*Texto fornecido*:
=-=-=-=-=

Artigo – Um relato pessoal para entender o negacionismo e o fascismo religioso

Imagem: Jales Valquer/Framephoto/Framephoto/Estadão Conteúdo

Por Paulo Ricardo Lima

Entro no escritório e uma advogada evangélica, pós-graduada, com cerca de cinquenta anos de idade começa a vociferar contra as vacinas. Em choque, mas curioso, dou corda para a senhora que votou em Jair Bolsonaro em 2018 e que pretende repetir o feito esse ano. 

“Absurdo exigir comprovante de vacinação para entrar no fórum, você não acha?”, “As vacinas estão causando câncer e hepatite”, “na verdade os Illuminati é que estão por trás da indústria farmacêutica”, “o governo não consegue governar por causa do Supremo, comprado pelo PT”, “Bolsonaro não é o melhor, mas pelo menos defende os princípios cristãos”, são algumas frases repetidas em meio ao discurso.

De manhã, a advogada, de classe-média alta vocifera contra os seguidos aumentos do preço do combustível, mas à tarde volta a defender Bolsonaro e companhia: “querem tirar ele porque ele é contra o sistema, a Globo quer a volta do Lula para implantar esse comunismo onde as pessoas preferem funk e os bandidos são tratados como vítimas da sociedade, já está tudo combinado, rola muito dinheiro nisso, sabe?”. 

O discurso é conflituoso, contraditório, cheio de referências religiosas e mesmo partindo de alguém com formação e acesso à informação, quem o pronuncia não percebe sequer suas próprias incongruências. O que está havendo? 

Para tentar entender essa salada que mistura fakenews com discurso religioso e defesa apaixonada de um governo fracassado, precisamos voltar um pouquinho no tempo e ressaltar alguns dados que, em minha avaliação, o campo progressista está deixando passar na maioria de suas análises.

O negacionismo científico, a explosão de teorias da conspiração e a aliança dos evangélicos com o fascismo bolsonarista não começaram hoje. Se hoje atingimos o ponto do terraplanismo é porque sementes do absurdo foram lançadas no solo há décadas atrás.

=-=-=-=-=

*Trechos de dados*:

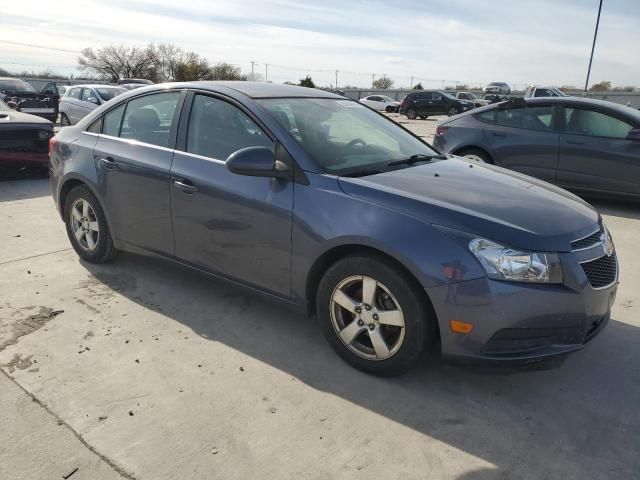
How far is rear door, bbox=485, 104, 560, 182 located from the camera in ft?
23.8

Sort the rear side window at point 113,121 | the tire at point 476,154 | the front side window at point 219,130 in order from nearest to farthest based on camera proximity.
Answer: the front side window at point 219,130
the rear side window at point 113,121
the tire at point 476,154

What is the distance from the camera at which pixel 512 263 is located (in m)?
2.59

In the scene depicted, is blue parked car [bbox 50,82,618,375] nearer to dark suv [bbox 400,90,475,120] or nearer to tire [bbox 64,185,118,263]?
tire [bbox 64,185,118,263]

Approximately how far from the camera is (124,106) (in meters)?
4.35

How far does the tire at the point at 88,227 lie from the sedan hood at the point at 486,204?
2.40 meters

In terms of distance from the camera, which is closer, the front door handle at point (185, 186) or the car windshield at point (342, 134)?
the car windshield at point (342, 134)

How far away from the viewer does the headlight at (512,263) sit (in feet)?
8.45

=-=-=-=-=

*Tarefas a realizar*:
1 – Liste todas as frases entre aspas no parágrafo do artigo que termina com "são algumas frases repetidas em meio ao discurso".
2 – Transcreva literalmente o trecho do artigo entre "Para tentar entender" e "de suas análises.", inclusive.
A listagem provém de outra fonte, sem relação com o artigo.

*Respostas por tarefa*:
1 –
"Absurdo exigir comprovante de vacinação para entrar no fórum, você não acha?"
"As vacinas estão causando câncer e hepatite"
"na verdade os Illuminati é que estão por trás da indústria farmacêutica"
"o governo não consegue governar por causa do Supremo, comprado pelo PT"
"Bolsonaro não é o melhor, mas pelo menos defende os princípios cristãos"

2 –
Para tentar entender essa salada que mistura fakenews com discurso religioso e defesa apaixonada de um governo fracassado, precisamos voltar um pouquinho no tempo e ressaltar alguns dados que, em minha avaliação, o campo progressista está deixando passar na maioria de suas análises.